» Data in this exercise:
------------------------------------------------
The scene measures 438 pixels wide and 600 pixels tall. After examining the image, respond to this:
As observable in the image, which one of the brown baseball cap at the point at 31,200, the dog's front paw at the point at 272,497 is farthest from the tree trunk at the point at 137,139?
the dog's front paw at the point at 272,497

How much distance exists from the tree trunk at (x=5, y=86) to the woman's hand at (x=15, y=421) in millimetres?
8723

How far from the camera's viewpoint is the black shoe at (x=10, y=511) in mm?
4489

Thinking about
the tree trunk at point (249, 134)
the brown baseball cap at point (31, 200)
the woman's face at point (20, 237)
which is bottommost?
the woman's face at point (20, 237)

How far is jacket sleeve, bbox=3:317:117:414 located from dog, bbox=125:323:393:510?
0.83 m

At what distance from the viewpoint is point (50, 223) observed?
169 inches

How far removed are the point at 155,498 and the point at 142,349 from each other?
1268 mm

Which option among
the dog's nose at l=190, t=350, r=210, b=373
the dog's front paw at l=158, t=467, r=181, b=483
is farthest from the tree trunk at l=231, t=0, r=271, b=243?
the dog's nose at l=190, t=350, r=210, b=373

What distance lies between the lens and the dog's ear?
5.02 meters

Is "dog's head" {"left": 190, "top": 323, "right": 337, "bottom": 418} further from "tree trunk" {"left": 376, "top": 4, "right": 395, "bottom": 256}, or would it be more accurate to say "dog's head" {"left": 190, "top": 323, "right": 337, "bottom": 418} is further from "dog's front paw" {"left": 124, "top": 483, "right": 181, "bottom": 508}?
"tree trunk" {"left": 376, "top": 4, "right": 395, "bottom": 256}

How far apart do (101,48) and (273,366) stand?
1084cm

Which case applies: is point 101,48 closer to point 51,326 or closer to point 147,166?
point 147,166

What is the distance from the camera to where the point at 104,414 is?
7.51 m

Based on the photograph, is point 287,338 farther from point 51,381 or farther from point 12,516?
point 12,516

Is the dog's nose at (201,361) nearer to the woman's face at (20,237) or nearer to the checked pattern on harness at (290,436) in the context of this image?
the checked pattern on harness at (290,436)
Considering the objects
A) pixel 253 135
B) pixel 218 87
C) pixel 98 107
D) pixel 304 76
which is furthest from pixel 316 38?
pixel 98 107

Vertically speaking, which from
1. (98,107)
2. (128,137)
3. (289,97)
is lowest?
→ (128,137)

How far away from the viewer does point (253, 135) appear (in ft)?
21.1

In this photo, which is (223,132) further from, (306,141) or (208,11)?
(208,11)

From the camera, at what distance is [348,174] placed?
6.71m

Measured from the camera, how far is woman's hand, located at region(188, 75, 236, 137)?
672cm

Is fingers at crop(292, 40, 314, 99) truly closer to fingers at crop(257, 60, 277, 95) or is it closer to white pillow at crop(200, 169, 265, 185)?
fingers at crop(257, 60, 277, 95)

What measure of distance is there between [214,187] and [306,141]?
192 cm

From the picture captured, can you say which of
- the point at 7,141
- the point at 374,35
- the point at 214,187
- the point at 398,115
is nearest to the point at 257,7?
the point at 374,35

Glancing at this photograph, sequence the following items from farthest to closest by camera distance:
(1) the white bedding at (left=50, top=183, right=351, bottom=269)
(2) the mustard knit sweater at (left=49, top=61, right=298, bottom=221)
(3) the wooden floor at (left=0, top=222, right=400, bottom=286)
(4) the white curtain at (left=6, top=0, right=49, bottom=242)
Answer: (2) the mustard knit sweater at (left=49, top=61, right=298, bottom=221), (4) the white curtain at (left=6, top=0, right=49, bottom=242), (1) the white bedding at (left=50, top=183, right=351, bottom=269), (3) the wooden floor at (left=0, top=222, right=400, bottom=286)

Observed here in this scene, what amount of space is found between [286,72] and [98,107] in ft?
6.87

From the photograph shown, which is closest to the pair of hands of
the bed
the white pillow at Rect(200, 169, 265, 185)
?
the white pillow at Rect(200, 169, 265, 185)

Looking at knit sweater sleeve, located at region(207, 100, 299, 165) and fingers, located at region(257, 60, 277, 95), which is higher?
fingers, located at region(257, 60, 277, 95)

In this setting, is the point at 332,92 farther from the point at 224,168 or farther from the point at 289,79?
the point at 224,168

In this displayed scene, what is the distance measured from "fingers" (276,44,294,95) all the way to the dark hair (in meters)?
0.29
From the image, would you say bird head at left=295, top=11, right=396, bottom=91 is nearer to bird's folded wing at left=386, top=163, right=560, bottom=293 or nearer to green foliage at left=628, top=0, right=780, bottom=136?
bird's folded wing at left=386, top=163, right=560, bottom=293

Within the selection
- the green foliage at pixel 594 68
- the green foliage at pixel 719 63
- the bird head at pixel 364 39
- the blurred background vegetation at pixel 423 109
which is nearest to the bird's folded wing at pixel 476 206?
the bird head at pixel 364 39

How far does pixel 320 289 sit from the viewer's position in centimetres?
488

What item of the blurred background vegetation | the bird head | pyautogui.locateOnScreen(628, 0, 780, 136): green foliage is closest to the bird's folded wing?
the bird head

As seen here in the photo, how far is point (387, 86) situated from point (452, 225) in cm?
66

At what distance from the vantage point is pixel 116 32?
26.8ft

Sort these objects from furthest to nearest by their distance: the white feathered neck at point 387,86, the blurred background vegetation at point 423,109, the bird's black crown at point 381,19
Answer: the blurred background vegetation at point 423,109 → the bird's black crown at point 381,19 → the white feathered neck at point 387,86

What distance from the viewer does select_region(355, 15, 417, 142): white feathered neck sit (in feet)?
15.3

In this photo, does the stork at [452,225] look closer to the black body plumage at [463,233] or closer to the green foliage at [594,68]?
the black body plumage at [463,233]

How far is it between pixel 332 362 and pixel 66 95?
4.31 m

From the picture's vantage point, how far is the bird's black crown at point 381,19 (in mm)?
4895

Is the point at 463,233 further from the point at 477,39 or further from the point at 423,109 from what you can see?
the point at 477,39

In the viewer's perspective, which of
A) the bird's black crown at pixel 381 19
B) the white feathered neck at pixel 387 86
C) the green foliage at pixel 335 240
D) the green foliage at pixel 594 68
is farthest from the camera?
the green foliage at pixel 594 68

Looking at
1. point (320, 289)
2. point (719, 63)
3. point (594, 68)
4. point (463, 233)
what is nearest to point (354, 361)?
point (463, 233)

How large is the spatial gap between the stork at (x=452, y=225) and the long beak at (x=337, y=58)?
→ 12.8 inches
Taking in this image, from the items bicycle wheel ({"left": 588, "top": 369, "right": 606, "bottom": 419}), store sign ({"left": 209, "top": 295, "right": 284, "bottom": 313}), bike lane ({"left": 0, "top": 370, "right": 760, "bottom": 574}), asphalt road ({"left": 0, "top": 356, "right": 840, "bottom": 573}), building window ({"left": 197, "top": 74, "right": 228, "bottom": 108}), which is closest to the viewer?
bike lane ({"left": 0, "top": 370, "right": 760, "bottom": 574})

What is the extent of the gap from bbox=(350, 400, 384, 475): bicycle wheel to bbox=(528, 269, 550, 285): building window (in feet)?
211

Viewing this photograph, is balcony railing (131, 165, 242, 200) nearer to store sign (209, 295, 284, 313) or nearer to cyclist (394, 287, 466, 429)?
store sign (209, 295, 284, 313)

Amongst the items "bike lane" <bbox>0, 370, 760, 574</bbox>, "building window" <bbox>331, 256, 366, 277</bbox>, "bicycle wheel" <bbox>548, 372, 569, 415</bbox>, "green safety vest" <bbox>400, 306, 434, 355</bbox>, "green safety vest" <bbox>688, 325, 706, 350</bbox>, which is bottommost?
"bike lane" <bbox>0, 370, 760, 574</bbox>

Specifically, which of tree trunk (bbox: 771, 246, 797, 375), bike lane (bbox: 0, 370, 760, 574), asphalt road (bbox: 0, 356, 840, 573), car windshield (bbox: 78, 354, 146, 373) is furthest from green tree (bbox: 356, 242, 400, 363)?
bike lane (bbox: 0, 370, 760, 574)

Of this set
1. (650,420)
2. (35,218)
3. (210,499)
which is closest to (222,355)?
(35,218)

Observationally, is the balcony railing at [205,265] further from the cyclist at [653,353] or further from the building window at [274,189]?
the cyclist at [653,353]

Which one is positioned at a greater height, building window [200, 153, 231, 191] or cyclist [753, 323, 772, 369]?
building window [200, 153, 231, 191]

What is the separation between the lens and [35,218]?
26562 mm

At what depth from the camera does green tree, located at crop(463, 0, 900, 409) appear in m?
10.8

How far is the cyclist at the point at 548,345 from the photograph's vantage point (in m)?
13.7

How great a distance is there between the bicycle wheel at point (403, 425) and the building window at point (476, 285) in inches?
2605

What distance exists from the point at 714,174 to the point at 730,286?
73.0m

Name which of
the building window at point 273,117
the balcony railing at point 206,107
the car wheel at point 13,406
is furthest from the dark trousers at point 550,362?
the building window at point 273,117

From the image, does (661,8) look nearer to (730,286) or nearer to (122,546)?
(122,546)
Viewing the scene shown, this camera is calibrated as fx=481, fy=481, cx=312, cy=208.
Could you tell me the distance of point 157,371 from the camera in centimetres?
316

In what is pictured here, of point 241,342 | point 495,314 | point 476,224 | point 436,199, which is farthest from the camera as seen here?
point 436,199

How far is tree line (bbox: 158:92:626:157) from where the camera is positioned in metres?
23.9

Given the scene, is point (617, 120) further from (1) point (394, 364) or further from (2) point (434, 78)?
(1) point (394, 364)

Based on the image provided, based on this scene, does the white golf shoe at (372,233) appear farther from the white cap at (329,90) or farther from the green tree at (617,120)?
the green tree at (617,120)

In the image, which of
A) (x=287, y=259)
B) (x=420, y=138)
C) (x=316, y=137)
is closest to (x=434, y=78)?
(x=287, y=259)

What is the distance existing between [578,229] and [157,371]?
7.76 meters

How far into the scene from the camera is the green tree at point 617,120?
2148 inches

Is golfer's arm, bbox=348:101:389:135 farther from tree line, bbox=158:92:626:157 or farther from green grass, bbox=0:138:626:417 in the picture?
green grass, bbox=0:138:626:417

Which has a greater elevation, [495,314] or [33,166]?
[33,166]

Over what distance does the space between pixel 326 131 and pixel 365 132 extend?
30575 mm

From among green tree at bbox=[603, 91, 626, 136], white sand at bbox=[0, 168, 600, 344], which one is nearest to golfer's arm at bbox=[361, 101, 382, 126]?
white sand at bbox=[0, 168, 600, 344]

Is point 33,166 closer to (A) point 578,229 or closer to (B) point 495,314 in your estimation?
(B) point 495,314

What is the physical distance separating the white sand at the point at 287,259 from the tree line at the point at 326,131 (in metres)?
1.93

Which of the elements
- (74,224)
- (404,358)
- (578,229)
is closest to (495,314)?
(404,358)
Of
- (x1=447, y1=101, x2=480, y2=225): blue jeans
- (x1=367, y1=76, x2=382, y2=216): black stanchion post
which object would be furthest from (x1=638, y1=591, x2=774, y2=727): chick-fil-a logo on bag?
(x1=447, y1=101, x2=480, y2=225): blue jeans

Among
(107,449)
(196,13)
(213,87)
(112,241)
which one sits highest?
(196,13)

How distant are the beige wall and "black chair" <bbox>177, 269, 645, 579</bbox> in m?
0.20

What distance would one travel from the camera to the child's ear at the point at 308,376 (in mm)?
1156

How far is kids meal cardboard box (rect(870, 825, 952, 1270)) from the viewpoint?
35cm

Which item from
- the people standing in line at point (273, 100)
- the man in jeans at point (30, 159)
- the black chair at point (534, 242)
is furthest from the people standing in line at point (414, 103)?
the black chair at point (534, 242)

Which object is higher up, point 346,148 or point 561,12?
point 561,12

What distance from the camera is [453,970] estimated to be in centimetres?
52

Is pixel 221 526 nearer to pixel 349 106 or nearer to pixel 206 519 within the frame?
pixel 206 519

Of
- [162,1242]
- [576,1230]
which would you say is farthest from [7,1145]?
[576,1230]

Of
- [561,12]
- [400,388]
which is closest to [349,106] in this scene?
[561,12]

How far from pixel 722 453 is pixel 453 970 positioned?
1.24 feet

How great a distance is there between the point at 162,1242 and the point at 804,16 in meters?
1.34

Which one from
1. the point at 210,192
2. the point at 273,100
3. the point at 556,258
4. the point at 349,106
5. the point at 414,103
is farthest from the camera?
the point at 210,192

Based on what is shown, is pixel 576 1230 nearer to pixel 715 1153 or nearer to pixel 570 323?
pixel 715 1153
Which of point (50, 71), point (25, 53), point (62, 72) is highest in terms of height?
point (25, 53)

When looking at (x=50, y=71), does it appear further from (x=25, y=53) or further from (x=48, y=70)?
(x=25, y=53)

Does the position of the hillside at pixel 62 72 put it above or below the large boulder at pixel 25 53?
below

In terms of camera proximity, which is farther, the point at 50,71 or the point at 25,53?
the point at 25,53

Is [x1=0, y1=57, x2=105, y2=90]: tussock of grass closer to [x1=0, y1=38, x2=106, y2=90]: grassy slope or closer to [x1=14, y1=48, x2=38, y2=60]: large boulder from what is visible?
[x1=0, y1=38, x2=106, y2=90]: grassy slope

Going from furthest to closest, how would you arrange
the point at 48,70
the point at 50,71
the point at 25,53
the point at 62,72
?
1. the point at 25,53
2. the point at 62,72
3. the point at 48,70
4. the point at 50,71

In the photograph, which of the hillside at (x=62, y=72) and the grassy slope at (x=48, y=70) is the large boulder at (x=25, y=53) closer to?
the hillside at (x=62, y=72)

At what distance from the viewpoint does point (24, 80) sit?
------------------------------------------------
» Requirements:
Repeat exactly, and only, the lines from the one containing "In terms of camera" through the end of the material.

» Complete answer:
In terms of camera proximity, which is farther, the point at 50,71 or the point at 25,53?
the point at 25,53

Is [x1=0, y1=57, x2=105, y2=90]: tussock of grass closer to [x1=0, y1=38, x2=106, y2=90]: grassy slope or closer to [x1=14, y1=48, x2=38, y2=60]: large boulder from what is visible?
[x1=0, y1=38, x2=106, y2=90]: grassy slope

Going from furthest to closest, how would you arrange
the point at 48,70
the point at 50,71
the point at 25,53
the point at 62,72
?
1. the point at 25,53
2. the point at 62,72
3. the point at 48,70
4. the point at 50,71

In the photograph, which of the hillside at (x=62, y=72) and the grassy slope at (x=48, y=70) is the large boulder at (x=25, y=53) closer to?
the hillside at (x=62, y=72)

At what distance from the viewpoint does point (24, 80) sit?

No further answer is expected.